Verwahrloste Katze muss eingeschläfert werden – Besitzerin (40) vor Gericht
Prozess wegen Tierquälerei

Bünde (WB). Weil sie sich nicht richtig um ihre Tiere gekümmert haben soll, muss sich eine 40-jährige Frau am kommenden Montagvormittag vor dem Bünder Amtsgericht verantworten. Notwendige tierärztliche Behandlungen seien unterlassen worden, so der Vorwurf der Staatsanwaltschaft. Fest steht: Eine Katze war am Ende tot.

Samstag, 15.08.2020, 05:05 Uhr aktualisiert: 15.08.2020, 05:10 Uhr
Die Bünderin muss sich am kommenden Montag, 17. August, vor dem Bünder Amtsgericht verantworten. Foto: Daniel Salmon
Die Bünderin muss sich am kommenden Montag, 17. August, vor dem Bünder Amtsgericht verantworten. Foto: Daniel Salmon

Vor knapp einem Jahr soll beim Herforder Tierschutzverein ein anonymer Hinweis auf den Zustand der Tiere in der Wohnung der Frau eingegangen sein. Der Verein wiederum schaltete daraufhin das Kreisveterinäramt ein. Mitarbeiter der Behörde erschienen dann Mitte 2019 Juli bei der heute 40-Jährigen.

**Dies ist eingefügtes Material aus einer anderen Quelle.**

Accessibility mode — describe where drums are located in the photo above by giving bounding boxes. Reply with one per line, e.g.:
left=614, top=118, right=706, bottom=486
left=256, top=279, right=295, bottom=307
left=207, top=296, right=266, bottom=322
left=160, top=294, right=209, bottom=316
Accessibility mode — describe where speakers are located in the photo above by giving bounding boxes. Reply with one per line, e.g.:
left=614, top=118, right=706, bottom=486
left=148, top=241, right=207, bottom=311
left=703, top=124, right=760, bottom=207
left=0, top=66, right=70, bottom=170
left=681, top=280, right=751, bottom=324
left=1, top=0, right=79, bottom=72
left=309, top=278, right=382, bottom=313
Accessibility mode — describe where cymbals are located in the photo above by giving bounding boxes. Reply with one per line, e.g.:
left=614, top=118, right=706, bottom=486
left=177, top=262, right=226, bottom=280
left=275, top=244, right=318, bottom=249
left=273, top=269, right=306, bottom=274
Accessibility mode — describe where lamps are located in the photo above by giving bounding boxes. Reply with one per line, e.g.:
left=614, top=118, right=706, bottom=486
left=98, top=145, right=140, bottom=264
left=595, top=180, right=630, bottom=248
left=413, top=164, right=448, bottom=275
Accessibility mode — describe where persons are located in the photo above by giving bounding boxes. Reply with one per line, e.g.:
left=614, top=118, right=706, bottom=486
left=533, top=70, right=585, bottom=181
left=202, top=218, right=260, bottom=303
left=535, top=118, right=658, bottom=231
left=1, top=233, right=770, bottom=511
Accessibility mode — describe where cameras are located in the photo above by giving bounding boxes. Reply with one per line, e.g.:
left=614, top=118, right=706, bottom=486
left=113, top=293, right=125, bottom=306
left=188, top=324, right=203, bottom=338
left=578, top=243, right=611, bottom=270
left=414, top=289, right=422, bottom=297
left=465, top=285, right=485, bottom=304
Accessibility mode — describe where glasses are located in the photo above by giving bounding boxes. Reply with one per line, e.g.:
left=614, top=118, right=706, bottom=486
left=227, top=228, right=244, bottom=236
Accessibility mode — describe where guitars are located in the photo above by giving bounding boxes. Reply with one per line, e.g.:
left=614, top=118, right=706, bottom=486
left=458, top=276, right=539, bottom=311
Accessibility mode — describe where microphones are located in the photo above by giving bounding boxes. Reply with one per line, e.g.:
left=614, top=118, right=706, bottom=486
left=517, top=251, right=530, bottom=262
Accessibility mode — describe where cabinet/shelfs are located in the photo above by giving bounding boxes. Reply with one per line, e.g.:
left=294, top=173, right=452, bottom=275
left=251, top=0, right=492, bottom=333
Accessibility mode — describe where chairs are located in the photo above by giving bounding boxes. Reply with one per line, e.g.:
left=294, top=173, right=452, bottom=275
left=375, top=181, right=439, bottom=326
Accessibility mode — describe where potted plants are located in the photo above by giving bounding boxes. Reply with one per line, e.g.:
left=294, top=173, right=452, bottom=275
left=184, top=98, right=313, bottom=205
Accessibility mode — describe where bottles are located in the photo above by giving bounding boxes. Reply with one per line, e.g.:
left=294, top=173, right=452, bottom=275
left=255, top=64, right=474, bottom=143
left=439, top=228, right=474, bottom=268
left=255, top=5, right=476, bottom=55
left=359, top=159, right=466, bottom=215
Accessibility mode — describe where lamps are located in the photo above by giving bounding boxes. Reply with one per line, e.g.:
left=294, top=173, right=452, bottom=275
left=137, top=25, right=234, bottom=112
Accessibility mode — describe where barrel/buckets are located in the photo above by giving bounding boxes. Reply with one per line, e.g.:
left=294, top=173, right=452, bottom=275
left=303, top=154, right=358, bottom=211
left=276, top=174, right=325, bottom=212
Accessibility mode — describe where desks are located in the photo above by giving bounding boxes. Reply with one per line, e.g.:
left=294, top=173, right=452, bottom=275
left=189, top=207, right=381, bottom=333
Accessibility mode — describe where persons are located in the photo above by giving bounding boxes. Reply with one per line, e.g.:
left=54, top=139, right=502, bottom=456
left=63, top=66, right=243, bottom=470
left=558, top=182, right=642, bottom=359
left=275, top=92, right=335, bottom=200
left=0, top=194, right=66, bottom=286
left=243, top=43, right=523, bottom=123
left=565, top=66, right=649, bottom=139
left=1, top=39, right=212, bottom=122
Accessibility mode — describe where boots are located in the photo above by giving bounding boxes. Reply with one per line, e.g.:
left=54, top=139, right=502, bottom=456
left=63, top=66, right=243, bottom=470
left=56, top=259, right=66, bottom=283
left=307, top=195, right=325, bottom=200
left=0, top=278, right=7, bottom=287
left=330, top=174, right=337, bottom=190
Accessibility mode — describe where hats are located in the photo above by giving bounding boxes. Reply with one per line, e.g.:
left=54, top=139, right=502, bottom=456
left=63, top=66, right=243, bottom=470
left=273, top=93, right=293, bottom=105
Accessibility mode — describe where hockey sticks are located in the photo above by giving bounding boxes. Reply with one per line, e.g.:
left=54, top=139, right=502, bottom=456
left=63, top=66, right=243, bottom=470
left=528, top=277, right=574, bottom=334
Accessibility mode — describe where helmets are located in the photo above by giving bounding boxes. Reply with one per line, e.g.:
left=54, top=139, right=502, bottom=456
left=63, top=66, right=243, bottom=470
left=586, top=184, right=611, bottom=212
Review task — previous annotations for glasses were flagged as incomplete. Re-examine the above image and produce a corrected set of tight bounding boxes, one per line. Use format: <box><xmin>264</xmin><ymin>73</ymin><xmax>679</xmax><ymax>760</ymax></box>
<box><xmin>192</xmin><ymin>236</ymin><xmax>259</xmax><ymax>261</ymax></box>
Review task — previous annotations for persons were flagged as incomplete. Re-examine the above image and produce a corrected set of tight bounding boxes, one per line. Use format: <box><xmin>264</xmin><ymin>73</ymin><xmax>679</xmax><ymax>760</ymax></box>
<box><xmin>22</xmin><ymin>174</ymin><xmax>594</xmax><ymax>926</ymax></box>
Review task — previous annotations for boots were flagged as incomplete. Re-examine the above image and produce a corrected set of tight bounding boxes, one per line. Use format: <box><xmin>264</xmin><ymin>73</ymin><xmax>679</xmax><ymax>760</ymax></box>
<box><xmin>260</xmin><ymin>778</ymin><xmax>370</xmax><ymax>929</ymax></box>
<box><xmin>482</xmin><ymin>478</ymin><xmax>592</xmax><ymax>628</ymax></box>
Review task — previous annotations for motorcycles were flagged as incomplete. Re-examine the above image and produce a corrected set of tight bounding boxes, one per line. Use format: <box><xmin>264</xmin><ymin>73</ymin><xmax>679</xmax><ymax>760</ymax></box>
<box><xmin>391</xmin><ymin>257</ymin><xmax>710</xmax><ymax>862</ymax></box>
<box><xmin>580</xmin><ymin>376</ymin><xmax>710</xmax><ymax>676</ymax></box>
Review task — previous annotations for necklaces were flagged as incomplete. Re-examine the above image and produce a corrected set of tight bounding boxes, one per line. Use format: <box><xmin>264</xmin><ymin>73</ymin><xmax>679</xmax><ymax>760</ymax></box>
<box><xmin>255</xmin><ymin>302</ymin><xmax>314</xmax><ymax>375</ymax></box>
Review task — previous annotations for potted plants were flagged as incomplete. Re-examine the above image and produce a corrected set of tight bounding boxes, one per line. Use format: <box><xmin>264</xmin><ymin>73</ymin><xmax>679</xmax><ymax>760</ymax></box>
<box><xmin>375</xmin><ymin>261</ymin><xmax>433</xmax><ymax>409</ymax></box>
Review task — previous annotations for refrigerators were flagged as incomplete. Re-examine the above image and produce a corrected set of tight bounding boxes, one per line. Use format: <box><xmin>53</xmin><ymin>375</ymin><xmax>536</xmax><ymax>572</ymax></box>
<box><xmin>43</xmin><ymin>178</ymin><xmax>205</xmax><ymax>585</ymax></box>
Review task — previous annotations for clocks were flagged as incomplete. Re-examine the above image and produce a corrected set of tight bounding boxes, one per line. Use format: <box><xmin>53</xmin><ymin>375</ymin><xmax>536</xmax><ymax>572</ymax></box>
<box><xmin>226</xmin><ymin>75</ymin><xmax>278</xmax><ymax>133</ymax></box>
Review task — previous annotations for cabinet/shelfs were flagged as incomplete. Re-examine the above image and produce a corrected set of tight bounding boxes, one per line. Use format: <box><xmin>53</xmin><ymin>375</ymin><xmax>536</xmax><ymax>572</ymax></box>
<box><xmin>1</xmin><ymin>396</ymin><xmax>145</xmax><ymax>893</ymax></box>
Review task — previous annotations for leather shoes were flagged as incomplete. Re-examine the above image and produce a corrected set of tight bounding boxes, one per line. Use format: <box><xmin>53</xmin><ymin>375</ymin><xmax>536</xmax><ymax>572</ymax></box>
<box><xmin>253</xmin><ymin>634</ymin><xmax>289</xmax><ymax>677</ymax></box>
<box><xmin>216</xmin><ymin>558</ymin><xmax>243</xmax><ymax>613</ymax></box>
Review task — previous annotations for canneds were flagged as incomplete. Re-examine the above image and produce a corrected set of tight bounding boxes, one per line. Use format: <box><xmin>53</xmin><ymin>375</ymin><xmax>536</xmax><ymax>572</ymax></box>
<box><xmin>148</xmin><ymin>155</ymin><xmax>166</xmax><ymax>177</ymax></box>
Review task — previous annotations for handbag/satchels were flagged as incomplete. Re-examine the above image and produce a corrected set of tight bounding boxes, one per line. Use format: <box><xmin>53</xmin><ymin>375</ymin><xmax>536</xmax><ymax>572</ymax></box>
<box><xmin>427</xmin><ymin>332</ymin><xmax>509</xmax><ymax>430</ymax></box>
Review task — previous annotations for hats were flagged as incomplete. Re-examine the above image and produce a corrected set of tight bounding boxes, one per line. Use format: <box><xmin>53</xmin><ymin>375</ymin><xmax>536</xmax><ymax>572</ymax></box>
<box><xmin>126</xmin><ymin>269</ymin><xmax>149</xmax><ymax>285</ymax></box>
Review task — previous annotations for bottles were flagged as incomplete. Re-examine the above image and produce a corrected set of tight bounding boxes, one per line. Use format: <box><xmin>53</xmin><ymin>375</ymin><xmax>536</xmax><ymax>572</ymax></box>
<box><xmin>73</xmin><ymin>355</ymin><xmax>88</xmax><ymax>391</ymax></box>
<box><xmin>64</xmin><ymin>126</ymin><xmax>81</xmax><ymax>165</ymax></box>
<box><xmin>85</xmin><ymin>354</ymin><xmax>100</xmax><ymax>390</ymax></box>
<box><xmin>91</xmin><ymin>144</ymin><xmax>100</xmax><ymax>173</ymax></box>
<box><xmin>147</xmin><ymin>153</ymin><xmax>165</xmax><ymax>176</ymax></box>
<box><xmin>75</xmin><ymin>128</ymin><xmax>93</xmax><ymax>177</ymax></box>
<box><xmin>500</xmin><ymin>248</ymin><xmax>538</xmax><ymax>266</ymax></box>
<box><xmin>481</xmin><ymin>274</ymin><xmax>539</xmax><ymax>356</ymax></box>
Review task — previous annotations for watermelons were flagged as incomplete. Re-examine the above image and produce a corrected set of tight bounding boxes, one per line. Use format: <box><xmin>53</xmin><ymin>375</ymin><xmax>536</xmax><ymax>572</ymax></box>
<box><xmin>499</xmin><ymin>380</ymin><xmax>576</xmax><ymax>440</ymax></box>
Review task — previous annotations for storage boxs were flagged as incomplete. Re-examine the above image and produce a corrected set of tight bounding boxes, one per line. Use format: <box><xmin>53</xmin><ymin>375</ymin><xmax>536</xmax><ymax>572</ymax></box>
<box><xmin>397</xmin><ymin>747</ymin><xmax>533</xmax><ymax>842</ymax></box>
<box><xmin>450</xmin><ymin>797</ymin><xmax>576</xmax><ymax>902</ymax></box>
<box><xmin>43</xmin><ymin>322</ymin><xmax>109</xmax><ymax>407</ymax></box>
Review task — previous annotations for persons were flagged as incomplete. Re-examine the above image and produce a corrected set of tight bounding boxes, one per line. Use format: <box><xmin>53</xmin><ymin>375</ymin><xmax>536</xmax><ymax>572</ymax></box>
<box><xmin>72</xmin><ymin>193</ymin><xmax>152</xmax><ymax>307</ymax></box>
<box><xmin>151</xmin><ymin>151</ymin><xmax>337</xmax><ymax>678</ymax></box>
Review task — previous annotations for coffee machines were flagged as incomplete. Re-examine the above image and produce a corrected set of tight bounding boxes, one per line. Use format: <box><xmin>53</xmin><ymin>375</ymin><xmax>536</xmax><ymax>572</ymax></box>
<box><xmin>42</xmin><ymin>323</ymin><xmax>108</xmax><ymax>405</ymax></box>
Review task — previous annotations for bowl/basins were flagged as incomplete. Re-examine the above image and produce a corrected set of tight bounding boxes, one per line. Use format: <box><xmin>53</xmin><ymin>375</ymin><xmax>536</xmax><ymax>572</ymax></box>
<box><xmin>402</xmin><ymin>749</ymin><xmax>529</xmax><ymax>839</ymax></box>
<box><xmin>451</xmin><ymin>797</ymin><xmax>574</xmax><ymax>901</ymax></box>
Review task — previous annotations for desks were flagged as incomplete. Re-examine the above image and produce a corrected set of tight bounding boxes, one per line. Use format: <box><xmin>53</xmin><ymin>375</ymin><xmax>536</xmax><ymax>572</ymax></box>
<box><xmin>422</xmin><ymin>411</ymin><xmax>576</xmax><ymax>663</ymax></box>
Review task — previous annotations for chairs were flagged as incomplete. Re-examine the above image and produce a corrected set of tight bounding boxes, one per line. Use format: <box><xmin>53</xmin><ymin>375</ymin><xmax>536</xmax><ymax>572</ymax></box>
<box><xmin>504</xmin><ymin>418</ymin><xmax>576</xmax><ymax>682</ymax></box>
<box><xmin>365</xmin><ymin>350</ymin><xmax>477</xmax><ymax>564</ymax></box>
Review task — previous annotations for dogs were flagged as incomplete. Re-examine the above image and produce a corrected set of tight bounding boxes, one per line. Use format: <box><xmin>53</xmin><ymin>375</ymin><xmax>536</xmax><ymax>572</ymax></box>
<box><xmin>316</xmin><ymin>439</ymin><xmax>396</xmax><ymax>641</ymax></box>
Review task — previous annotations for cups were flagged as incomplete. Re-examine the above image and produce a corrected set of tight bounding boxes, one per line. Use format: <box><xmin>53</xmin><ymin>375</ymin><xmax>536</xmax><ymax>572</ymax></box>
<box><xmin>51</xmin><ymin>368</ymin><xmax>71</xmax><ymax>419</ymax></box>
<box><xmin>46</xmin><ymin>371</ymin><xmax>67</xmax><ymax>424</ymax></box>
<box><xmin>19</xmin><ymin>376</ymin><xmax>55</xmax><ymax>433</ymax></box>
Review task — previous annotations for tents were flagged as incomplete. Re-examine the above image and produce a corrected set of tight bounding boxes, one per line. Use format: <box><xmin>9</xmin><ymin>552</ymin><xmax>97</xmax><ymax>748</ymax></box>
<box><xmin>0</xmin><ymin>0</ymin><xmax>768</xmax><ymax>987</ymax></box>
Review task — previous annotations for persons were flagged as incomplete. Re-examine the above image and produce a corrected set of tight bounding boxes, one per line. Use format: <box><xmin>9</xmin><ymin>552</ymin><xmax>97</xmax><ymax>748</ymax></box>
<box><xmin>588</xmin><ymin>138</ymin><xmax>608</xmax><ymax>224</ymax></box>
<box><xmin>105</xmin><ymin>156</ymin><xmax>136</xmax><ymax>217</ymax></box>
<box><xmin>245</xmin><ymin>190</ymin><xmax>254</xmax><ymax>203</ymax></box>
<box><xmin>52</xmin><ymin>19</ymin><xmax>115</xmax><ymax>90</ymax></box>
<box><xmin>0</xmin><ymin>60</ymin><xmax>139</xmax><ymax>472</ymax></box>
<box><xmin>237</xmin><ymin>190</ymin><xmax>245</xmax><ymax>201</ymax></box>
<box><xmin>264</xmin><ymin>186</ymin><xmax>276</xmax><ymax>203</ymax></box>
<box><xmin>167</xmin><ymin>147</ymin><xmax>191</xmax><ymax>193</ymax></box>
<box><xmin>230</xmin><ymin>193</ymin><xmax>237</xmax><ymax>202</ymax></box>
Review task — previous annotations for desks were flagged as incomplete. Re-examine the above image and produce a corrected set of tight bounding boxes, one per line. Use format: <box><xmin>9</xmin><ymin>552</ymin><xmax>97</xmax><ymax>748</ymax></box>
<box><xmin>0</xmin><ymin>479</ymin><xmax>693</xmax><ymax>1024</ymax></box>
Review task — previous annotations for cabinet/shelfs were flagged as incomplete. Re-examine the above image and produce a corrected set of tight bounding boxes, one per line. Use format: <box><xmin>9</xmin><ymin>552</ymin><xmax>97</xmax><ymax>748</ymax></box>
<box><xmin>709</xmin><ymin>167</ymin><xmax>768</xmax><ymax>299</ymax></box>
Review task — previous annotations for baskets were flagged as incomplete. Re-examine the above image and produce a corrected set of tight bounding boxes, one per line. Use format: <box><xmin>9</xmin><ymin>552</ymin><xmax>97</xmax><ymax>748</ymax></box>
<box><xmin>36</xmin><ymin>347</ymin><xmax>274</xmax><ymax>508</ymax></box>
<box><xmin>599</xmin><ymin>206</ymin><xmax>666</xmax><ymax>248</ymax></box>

Nach Angaben von Amtsgerichtssprecher Daniel Komnik sollen die Kontrolleure bei der Bünderin unter anderem einen Hund vorgefunden haben, der starken Floh- und Milbenbefall aufwies. Das habe bei dem Vierbeiner starken Juckreiz ausgelöst. „Außerdem soll das Tier chronische Ohr- und Bindehautentzündungen gehabt haben, die ein Tierarzt hätte behandeln müssen“, führt Komnik weiter aus.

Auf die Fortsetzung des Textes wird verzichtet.